Passage below:

# Vbac or section? that is the question!



## Katya (Feb 12, 2014)

I wondered if anyone has had any experience of a vbac being diabetic. I had my little girl in July 2011 via c section after a failed induction at 38 weeks- I didn't dilate and didn't have hardly any contractions even after 3 pessarys so 2 days later I had my little girl through the sun roof 

Now I am 32.5 weeks pregnant and baby is head down and vbac has been briefly discussed. My hospital like most won't let me go past 38 weeks so if nothing happens naturally they said they could use a propess which is apparently a slowly releases the hormones to try to start labour in comparison to other pessarys. 

My concerns are... Am I likely to have a similar problem as last time and nothing happens anyway. Alternatively, If I do go into labour, I'm a little concerned about uterine rupture esp when being induced and not allowed to go into natural labour. I would like to give it a shot but I don't want to put
Mine and baby's health at risk because of it!

Can any of you guys share your experiences with me??

Katy x


----------



## Northerner (Feb 17, 2014)

Hi Katya, I have no experience of this whatsoever (being a bloke!), but there is some discussion of this here:

http://www.diabetessupport.co.uk/boards/showthread.php?t=31637


----------

End of Passage.
Records shown below:

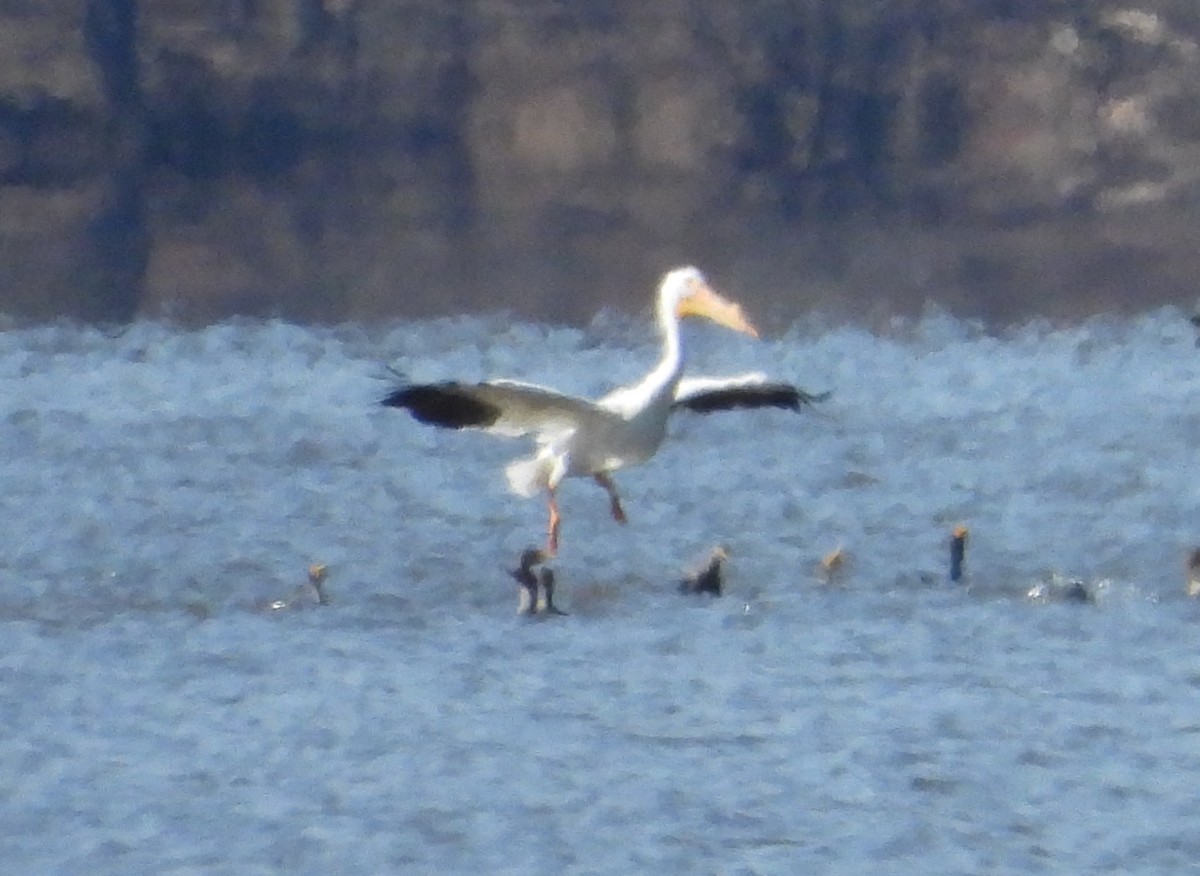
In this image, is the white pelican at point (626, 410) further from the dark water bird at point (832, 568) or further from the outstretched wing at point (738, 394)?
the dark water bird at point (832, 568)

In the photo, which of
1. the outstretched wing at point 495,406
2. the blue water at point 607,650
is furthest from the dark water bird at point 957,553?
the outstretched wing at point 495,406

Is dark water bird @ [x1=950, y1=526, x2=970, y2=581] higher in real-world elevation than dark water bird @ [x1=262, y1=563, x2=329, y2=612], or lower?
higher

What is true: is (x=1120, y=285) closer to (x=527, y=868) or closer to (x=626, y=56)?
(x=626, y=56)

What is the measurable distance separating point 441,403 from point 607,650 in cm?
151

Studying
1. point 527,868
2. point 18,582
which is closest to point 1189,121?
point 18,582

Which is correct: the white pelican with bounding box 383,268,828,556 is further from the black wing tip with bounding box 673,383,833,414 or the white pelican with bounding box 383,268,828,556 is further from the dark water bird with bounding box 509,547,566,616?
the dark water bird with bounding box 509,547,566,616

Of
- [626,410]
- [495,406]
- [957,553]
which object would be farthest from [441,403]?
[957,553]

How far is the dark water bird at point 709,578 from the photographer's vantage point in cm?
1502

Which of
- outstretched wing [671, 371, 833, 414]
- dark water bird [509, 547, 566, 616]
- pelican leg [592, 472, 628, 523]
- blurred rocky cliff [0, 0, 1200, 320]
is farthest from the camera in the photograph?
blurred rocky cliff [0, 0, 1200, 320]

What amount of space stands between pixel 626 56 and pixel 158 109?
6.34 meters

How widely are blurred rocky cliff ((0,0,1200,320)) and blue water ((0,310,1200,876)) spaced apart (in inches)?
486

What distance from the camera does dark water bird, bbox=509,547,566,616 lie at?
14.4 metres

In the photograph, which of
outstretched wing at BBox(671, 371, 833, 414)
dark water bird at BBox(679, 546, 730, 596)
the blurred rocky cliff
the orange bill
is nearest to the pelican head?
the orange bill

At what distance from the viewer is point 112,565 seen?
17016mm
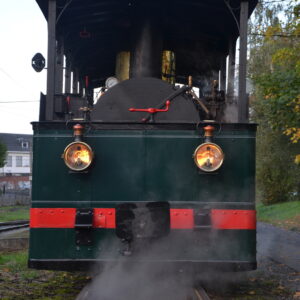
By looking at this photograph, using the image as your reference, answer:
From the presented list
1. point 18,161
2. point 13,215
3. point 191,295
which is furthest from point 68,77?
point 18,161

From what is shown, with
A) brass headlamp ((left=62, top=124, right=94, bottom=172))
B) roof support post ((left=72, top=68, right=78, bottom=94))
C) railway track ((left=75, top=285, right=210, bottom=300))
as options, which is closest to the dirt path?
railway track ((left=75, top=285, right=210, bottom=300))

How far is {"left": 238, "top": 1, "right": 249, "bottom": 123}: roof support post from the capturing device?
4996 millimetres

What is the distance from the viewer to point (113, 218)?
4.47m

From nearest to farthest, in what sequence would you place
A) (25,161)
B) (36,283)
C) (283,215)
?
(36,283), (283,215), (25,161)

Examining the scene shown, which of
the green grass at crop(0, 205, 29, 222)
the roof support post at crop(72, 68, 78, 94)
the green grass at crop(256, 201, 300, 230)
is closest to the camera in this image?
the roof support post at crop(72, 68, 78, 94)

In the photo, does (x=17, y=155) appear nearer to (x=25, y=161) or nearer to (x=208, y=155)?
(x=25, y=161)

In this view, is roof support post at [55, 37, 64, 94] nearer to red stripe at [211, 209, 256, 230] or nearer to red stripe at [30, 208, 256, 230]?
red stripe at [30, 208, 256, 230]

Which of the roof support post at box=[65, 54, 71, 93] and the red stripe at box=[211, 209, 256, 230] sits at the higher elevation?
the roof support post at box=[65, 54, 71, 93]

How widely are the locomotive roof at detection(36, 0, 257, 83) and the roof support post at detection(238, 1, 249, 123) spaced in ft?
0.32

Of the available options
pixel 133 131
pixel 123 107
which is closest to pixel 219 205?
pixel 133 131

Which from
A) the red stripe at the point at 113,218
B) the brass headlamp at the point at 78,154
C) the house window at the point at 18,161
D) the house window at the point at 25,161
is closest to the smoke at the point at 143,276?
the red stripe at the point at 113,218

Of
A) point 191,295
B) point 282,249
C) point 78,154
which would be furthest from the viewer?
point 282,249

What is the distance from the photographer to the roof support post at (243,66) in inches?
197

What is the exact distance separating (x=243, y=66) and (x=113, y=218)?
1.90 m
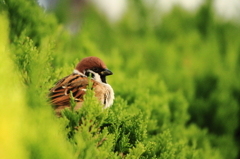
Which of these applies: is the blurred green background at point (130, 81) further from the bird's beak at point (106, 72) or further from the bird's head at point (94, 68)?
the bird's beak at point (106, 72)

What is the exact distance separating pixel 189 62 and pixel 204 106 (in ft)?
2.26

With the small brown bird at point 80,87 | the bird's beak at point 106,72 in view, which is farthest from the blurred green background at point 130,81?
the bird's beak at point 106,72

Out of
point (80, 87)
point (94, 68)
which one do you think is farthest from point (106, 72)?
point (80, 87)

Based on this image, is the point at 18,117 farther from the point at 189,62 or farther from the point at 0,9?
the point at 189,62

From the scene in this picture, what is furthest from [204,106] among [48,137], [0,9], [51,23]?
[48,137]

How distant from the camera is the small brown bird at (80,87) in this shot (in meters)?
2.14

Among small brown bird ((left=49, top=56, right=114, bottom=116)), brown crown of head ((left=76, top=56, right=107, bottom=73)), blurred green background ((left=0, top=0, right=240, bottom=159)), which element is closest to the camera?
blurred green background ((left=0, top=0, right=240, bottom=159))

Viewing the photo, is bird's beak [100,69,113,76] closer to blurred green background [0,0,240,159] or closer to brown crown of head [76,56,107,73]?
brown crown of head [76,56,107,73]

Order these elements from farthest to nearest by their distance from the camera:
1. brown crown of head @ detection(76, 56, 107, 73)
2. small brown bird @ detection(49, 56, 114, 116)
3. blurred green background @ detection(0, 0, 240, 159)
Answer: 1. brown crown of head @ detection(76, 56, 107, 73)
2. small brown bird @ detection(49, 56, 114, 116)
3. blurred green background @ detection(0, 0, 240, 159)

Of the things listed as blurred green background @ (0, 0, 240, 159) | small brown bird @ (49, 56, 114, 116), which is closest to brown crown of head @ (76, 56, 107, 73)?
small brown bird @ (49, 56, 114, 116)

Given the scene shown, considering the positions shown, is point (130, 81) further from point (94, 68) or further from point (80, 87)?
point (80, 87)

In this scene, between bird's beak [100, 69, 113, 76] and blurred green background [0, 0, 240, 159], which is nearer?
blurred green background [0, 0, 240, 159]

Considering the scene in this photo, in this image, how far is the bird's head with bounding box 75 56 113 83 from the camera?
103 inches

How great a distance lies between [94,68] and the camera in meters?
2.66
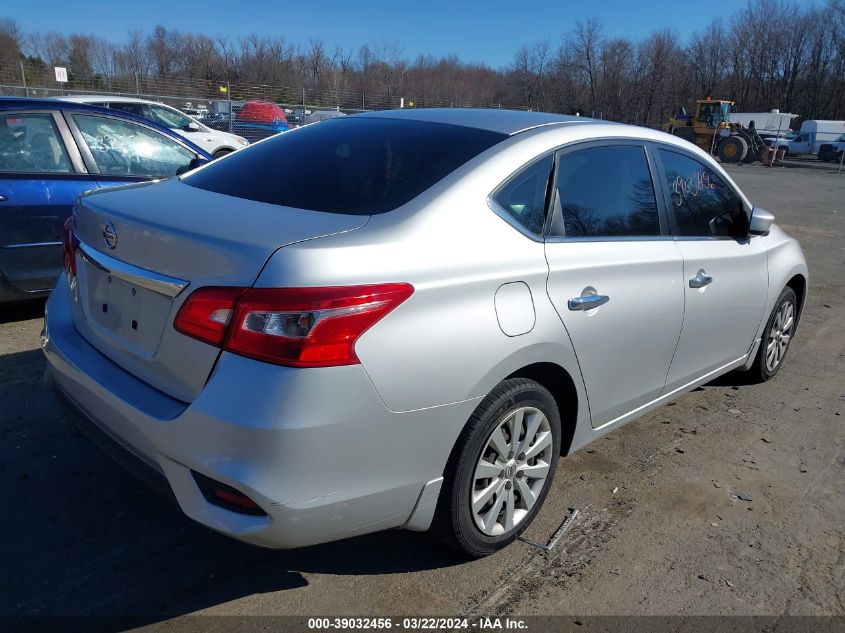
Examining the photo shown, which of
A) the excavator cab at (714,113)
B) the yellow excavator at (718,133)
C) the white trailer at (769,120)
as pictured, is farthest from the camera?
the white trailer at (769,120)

End of Records shown.

▸ **Study questions**
1. In the thread, rewrite everything from "# Vbac or section?" down to "to other pessarys.", changing "little girl" to "daughter".
2. According to the thread, how many weeks pregnant is Katya now?
3. Do these statements agree with the thread? Answer yes or no for each and quote the deciding words.
(a) Katya's daughter was born in July 2011.
(b) Katya's hospital will let her go past 38 weeks.
(c) Northerner has personal experience of a vbac.
You can leave the material aside.

▸ **Response list**
1.
# Vbac or section? that is the question!



## Katya (Feb 12, 2014)

I wondered if anyone has had any experience of a vbac being diabetic. I had my daughter in July 2011 via c section after a failed induction at 38 weeks- I didn't dilate and didn't have hardly any contractions even after 3 pessarys so 2 days later I had my daughter through the sun roof 

Now I am 32.5 weeks pregnant and baby is head down and vbac has been briefly discussed. My hospital like most won't let me go past 38 weeks so if nothing happens naturally they said they could use a propess which is apparently a slowly releases the hormones to try to start labour in comparison to other pessarys.

2. 32.5 weeks.

3.
(a) Yes: "I had my little girl in July 2011 via c section"
(b) No: "My hospital like most won't let me go past 38 weeks"
(c) No: "I have no experience of this whatsoever"